■ **Raw data**
○ ○ ○ ○ ○ ○ ○

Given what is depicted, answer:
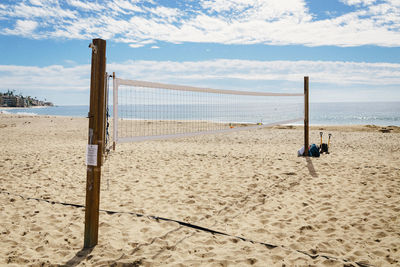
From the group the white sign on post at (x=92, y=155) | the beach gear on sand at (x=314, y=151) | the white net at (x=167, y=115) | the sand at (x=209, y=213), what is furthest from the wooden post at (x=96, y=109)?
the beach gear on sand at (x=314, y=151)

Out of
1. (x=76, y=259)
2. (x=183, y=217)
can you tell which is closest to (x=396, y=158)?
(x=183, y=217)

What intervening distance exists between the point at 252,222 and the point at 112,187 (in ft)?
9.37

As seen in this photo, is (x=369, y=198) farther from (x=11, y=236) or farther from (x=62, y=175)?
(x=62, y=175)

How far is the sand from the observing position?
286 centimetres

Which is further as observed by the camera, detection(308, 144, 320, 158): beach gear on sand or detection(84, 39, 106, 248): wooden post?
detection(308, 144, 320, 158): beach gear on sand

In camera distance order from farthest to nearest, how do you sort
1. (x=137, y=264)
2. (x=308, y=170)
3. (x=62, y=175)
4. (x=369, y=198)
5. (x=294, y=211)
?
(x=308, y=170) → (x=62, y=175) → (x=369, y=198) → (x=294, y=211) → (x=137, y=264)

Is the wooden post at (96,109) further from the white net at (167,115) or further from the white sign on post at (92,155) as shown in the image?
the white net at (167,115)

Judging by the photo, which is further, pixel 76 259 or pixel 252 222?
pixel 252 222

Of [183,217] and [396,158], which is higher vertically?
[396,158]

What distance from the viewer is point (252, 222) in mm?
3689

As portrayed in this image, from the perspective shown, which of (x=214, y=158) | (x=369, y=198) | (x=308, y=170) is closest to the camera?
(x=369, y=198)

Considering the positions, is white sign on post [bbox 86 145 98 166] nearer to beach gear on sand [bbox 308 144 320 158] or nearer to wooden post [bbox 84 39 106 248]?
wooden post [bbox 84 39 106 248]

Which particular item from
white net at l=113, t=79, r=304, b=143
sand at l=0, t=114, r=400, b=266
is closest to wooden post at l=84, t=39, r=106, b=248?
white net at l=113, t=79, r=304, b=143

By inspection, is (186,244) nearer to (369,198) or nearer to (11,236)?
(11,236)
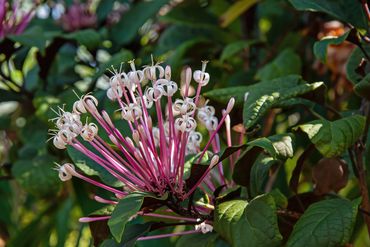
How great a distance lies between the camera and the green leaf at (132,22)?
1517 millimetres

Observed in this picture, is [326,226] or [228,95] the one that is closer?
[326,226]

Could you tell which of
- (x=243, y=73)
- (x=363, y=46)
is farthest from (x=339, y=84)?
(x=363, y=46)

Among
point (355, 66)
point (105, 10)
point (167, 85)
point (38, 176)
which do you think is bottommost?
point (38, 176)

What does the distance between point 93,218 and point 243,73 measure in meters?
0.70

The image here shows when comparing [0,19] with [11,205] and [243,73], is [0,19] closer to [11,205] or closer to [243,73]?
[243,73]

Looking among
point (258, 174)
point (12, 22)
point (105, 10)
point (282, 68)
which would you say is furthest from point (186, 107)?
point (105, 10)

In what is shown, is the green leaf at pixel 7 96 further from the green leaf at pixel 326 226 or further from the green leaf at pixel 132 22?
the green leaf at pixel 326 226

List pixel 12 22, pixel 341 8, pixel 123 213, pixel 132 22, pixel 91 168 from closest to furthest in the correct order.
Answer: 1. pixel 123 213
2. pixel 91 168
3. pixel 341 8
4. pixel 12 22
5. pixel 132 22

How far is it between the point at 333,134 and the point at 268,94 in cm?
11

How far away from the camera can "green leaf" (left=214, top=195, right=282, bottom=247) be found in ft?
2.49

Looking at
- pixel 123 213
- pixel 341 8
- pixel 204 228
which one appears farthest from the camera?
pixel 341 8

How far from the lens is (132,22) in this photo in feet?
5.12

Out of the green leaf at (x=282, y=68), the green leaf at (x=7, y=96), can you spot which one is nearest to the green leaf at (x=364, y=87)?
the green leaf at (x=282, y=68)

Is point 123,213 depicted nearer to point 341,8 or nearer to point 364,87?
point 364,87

○ ○ ○ ○ ○ ○ ○

Lay out everything from the line containing "How far from" down to the end of the rows as a Markdown table with the columns Number and Text, giving each line its running number and omitting blank lines.

| Number | Text |
|---|---|
| 1 | How far from the lens is (132,22) in this photo in feet? |
| 2 | 5.12 |
| 3 | Out of the green leaf at (x=282, y=68), the green leaf at (x=7, y=96), can you spot which one is nearest to the green leaf at (x=364, y=87)? |
| 4 | the green leaf at (x=282, y=68) |
| 5 | Is point 123,213 depicted nearer to point 341,8 or nearer to point 364,87? |
| 6 | point 364,87 |